Para não cansar o leitor, ficamos por aqui nos exemplos que demonstram, de forma cabal, a justa política de aliança empreendida pelas oposições que o professor, agora, tanto condena diante da possibilidade de infringir a Bolsonaro nova derrota na sucessão de Maia.
Tendo demonstrado sua correção até o momento, porque fazer um cavalo de pau nessa estratégia? Em nome de uma suposta “autonomia” e “comando”? “Autonomia em relação a quê? Comando do quê?
Outro grave equívoco é afirmar que as oposições entram no bloco de Maia de forma “subalterna”, num claro sinal de ignorância do documento firmado pelos partidos e aceito pelo candidato Baleia Rossi – base de um regulamento político que vai presidir as relações com essas forças políticas.
Ora, todos sabem que a oposição, isolada, não tem condições de eleger o próximo presidente da Câmara dos Deputados. Seus votos, entretanto, serão decisivos para impedir a vitória do bolsonarista Arthur Lira.
Por que, então, facilitar a política de cooptação hoje em curso com o uso despudorado e sem-vergonha, para o dizer o mínimo, de importantes cargos públicos e generosas fatias do orçamento?

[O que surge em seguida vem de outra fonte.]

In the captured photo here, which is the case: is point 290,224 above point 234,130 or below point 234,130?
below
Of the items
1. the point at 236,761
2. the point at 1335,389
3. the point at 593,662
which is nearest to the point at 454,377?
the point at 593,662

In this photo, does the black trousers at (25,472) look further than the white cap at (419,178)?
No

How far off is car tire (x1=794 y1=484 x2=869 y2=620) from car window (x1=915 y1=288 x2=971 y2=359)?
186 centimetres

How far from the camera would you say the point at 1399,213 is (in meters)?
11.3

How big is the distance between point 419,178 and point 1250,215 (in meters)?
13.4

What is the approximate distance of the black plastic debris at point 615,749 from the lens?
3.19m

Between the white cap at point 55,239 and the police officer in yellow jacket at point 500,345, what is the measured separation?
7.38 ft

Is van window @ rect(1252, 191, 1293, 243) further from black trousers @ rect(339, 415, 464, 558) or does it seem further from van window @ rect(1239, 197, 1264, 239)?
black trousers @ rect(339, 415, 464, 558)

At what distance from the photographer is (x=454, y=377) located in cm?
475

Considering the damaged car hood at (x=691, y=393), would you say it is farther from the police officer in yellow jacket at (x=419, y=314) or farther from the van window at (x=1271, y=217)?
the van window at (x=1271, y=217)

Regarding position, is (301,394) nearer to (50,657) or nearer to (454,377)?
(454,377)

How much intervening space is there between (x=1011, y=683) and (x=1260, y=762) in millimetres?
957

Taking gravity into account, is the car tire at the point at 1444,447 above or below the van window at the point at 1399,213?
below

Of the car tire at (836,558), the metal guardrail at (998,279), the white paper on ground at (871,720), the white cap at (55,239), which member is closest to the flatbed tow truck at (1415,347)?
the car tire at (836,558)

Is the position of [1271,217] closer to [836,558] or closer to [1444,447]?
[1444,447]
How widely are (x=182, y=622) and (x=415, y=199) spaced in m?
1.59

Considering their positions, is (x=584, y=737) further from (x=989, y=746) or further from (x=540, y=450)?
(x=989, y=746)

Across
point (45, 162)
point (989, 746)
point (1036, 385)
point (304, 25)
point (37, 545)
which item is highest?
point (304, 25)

A política de “marcar posição” no primeiro turno para derrotar Lira no segundo seria desastrosa, pois, nesse cenário, o mais provável é que o candidato bolsonarista seja favorecido pelo efeito “estouro da boiada”, na medida em que tenderá a ser o mais votado já na primeira contenda, com possibilidade de vencer caso consiga amealhar 50% mais um dos votos.
Hoje, diante dos extraordinários retrocessos no terreno político, econômico e social provocados pelo (des) governo Bolsonaro, em pleno recrudescimento da pandemia, a aliança é ainda mais imprescindível do que foi há dois anos atrás, quando os projetos de desmonte do Estado Nacional e dos direitos do povo eram apenas projetos.
A política de contenção da onda bolsonarista deve se fortalecer ainda mais, principalmente depois dos resultados da eleição municipal em que os candidatos alinhados com Bolsonaro foram fragorosamente derrotados, inclusive – e principalmente – nas capitais.
Não há porque renunciar à política de frente ampla e, sim, intensificá-la e fortalecê-la, pois o caráter do governo continua o mesmo, não mudou, e a estratégia frentista tem infringido importantes e qualitativas derrotas a Bolsonaro – na sociedade, no Parlamento e na Justiça.
Essa é a “realidade objetiva” que o professor parece não ver, da qual não cabem sofismas, a não ser para revelar o que Lênin já denunciava, há exatos cem anos atrás, como “doença infantil”.